In England and Wales, these matters are reported in The Gazette (see https://www.thegazette. co.uk). Few experts read that publication on a regular basis and so do not take avoiding action before ‘Notice of Dividends’ are published and their debts become irrecoverable. It is well worth a quick check on The Gazette website to determine if the firm in question is in trouble.
Asking the court to help
Most expert witnesses are aware that CPR 35.14 provides for them to ask the Court for direction under Part 35.14 if they find themselves in difficulties. However, because there is no guidance on what form a request for direction might take, nor what direction to seek, taking advantage of this power is difficult. That an expert must also ‘file written requests and provide copies to all parties’ does nothing to ease the practical problems.
The writer has seen examples of expert witnesses writing a letter to the court manager, writing a letter to the judge, and filing a form N244 (and then being astonished to find that they are charged a fee of £80 for their efforts). There is no simple answer, particularly in county court actions. The county court is a law unto itself, and an approach made successfully to one venue will be rebuffed by another. However, this may improve now that we have only one county court.
Court staff have little idea about how much help they are supposed to provide. They are instructed that they cannot advise on matters of law, but they are given no guidance concerning what that means in practice. The result is that they play safe and suggest that the enquirer should ask their solicitor or their local Citizens Advice Bureau. Even if the expert witness manages to get a letter explaining the problem put in the judge’s work box, the likely response will be that courts do not case manage by correspondence!
So, the advice at present is not to spend too much time on this approach, although a threat that you are about to use it might focus some minds.
Be brave, be determined
Expert witnesses who, generally speaking, are not trained negotiators sometimes create their own difficulties because they feel guilty asking to be paid. A common scenario is the expert who has been booked for a trial but, at the last minute, is told not to attend. Despite the fact that fees for late cancellation of trial attendance, the cause of which is entirely out of the expert’s hands, are provided for in the terms of engagement, some experts are reluctant to issue a fee note or, if they do, to chase payment with any vigour. This is a very poor strategy and simply encourages the solicitor to think that, if resisted, no payment will have to be made.
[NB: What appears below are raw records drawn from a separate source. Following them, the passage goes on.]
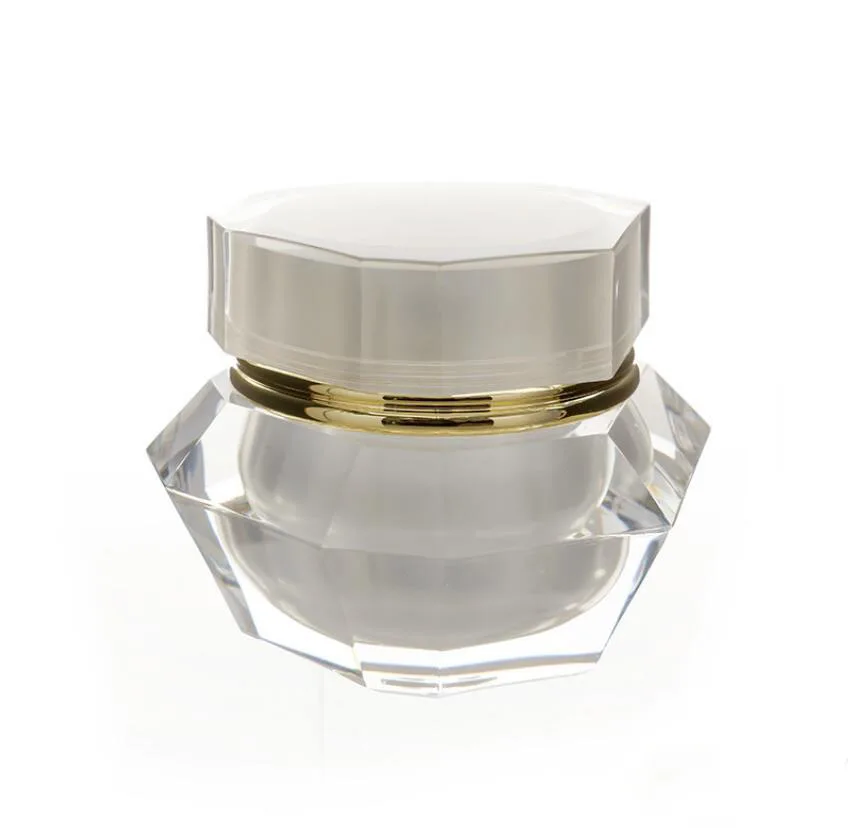 60g diamond shape acrylic jar pot tin for day night cream essence gel mask moisturizer spot removal skin care cosmetic packing
60g diamond shape acrylic jar pot tin for day night cream essence gel mask moisturizer spot removal skin care cosmetic packing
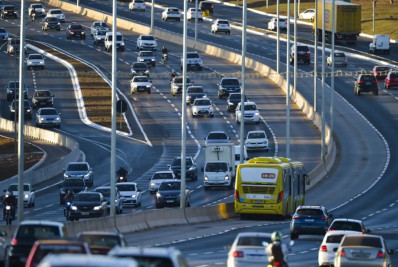 Câmara aprova isenção de IPVA para veículos com mais de 20 anos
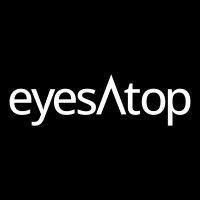 eyesatop logo image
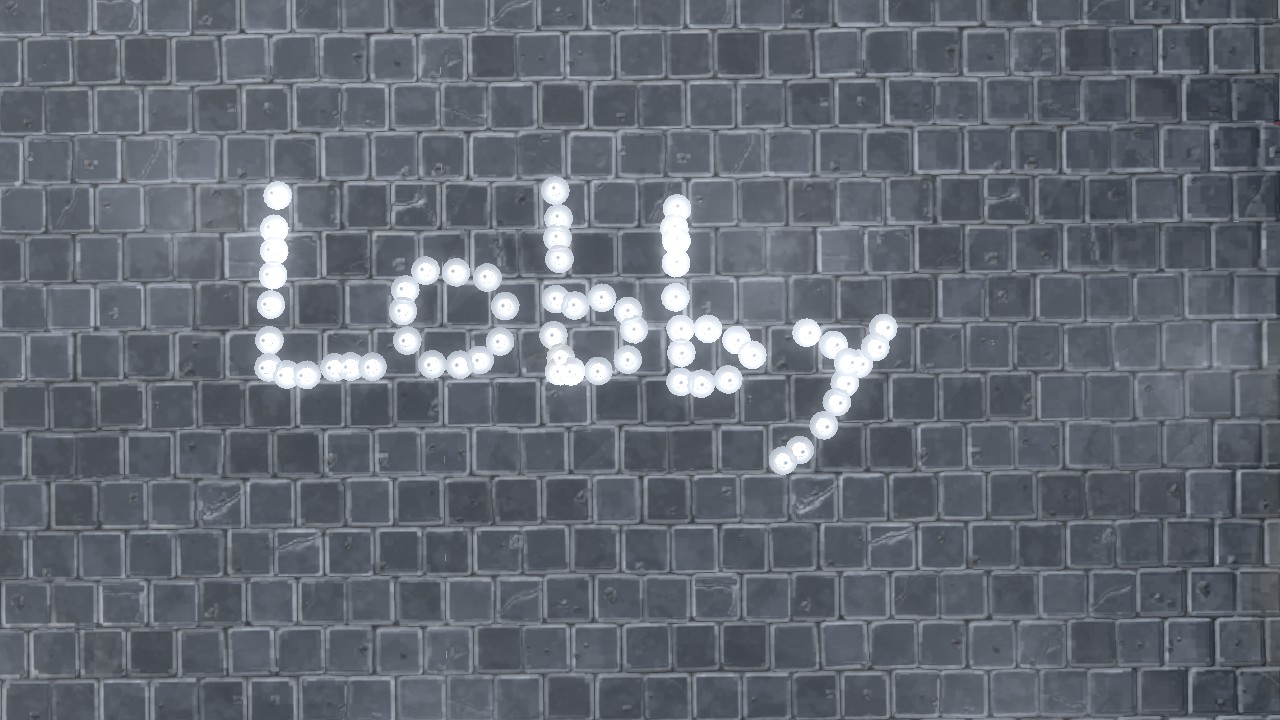 99 nights in a forest-the lobby.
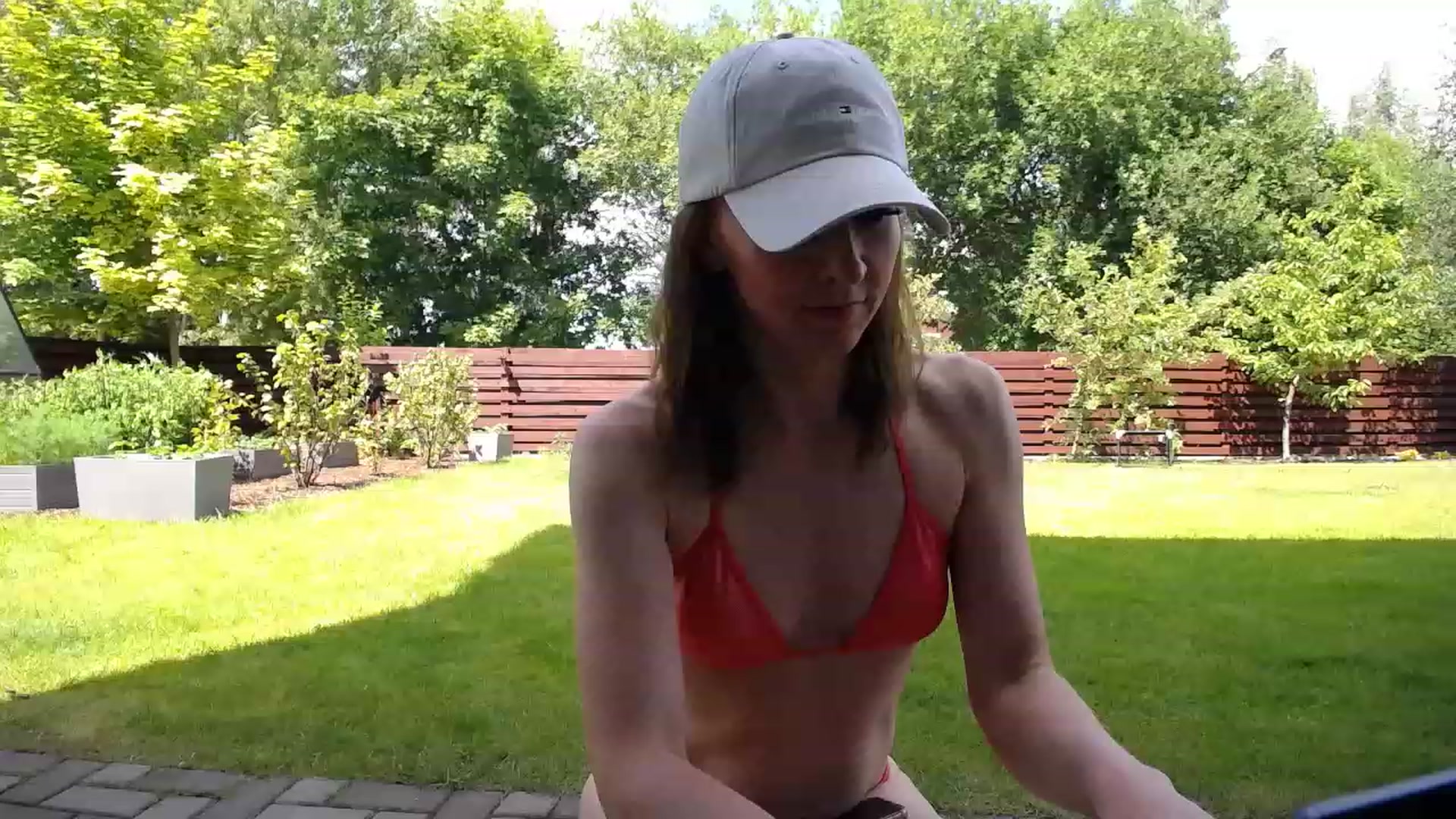 Gallery image thumbnail from HolyEmily's myfreecams stream on, 06/30/2023, 11:15 image 13 of 20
The advice is to be as professional in your debt chasing as in your report writing. Teach your lawyer that avoiding your fee will be no easy task!
As a matter of principle, no solicitor who earns pocket money by getting interest on money he owes to you should be allowed to keep it! All experts should include in their agreements a provision for interest on overdue fees. Expert witnesses who incorporate into their contracts a term that payment delayed beyond the agreed time will attract interest at 8.0% above the Bank of England base rate will find that the problem of late payment reduces notably. However, trying to make claims for large amounts of interest runs the risk of being attacked under the Unfair Contracts Terms Act 1977 as amended. So, most expert witness terms should keep to the model set out by the Late Payment of Commercial Debt (Interest) Act.